Plus our intrepid snowplow drivers called into action way too soon this year. And thanks to the folks who build, maintain, and repair our streets and roads.
 
In a nice, warm place for Thanksgiving? Thank architects, engineers, masons, carpenters, framers, roofers, electricians, plumbers, heating/ventilation/air-conditioning installers, sheet metal workers, iron workers, painters, and the people who make everything they put together. Plus real estate agents, insurers, landscapers, and tree trimmers.
 
And car designers, autoworkers, and everyone else putting together our favorite mode of transportation.
 
Let's not forget doctors, physician assistants, nurse practitioners, nurses, technologists, administrators, nutritionists, dietitians, physical and inhalation therapists, and everyone else who tries to keep us healthy, cure our ailments, and put us back together when we're broken. 
 
Then there are actors, directors, producers, singers, writers, publishers, editors, poets, artists, sculptors, musicians, and dancers who can inform, entertain, and delight us. Even tour guides. 
 
Dining out? Don't forget the cooks, servers, hosts and hostesses, busers, dishwashers, and managers making that happen. 
 
Thanks to inventors and the entrepreneurs who have created the gadgets we now take for granted.
 
And the growers, ranchers, and all those who harvest and process the bounty most of us enjoy on holidays and every day.
 
If you're traveling, give thanks to the pilots, flight attendants, ground crews, reservation clerks, and even the TSA employees who will help you get safely to your family and back. And hotel/motel/resort managers, desk clerks, and housekeeping staffs.
 
Let's give a special thanks to all the scientists and researchers, from archaeologists to zoologists, who continue to enlighten and inform us about the world in which we live. We should be paying better attention to many of them. 
 
Let's also thank community activists, non-violent protesters, organizers, trouble-makers and curmudgeons for highlighting needed changes and keeping us on our toes.
 
While we're at it, let's thank all elected officials, even those we hope lose in the next election, just because they had the commitment and courage to put their names on the ballot.

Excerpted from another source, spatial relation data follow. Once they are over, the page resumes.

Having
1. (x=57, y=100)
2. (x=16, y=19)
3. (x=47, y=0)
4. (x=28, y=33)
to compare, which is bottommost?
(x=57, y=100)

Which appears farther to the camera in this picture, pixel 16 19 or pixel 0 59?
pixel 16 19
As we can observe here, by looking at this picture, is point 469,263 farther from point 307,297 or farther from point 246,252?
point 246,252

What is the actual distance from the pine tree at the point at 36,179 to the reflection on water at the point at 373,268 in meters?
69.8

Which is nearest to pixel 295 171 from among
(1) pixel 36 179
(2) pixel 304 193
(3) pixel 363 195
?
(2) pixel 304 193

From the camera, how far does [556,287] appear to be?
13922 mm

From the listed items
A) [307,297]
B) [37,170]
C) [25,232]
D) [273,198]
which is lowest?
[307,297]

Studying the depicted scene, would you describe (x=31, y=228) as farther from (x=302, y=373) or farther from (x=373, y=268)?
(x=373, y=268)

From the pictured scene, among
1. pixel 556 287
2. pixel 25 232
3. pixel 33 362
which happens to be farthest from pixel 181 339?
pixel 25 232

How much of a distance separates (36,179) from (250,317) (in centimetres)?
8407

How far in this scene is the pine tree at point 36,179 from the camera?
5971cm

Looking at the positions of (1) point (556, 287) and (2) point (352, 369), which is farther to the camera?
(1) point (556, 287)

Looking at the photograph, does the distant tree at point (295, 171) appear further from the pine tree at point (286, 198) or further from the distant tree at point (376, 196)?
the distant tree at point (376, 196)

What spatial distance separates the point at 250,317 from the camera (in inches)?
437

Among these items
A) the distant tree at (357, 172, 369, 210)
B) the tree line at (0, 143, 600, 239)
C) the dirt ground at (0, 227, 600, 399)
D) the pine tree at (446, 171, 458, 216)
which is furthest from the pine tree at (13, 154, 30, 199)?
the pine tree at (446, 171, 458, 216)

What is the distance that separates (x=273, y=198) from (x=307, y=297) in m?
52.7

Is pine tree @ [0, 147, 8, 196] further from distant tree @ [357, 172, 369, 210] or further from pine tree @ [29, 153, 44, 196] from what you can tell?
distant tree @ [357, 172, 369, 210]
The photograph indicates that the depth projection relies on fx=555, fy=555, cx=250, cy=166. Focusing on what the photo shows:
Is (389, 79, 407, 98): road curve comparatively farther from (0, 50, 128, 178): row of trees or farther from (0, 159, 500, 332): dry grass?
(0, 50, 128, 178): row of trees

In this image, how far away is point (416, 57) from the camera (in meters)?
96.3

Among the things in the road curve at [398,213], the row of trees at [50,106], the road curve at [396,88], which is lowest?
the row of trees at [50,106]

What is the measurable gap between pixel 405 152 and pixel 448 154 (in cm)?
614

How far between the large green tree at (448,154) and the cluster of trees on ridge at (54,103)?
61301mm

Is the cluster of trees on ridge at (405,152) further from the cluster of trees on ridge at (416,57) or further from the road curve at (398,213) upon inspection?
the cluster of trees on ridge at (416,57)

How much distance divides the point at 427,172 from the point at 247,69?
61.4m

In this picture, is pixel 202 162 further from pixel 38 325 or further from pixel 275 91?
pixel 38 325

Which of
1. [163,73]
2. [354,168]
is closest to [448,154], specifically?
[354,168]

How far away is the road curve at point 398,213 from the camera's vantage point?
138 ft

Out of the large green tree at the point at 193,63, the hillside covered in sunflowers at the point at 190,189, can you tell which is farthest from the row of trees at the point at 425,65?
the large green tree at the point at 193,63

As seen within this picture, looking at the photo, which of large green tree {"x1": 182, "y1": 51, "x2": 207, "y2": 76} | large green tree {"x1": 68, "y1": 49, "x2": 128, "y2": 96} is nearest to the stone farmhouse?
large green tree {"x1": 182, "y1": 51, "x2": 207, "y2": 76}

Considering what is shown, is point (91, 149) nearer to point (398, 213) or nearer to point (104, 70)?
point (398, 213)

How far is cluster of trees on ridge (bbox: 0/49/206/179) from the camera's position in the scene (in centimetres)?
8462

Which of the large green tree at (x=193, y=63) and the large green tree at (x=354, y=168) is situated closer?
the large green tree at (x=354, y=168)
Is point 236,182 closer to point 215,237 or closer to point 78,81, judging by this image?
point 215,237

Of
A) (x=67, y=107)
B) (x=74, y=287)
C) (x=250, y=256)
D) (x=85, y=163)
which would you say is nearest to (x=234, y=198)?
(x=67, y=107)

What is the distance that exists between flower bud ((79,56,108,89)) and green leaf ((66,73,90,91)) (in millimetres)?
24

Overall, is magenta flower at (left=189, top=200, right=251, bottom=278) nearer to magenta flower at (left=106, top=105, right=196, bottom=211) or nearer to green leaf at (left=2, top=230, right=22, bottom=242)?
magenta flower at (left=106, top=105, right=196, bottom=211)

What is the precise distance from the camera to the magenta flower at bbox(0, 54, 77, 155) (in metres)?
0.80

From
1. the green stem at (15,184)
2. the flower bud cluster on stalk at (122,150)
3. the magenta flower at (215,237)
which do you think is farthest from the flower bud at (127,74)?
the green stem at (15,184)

Local elected officials, of whom we expect much but repay with little compensation and much criticism, are especially deserving of our gratitude.
 
 And so many other people working in relative obscurity but worthy of thanks anyway. Utility company workers trying to restore power. City, county, and state employees, community groups, charities and, to be sure, everyone who volunteers for anything. And everybody I've unintentionally omitted. 
 
Finally, thank you for reading Northern Express and this column. It is appreciated.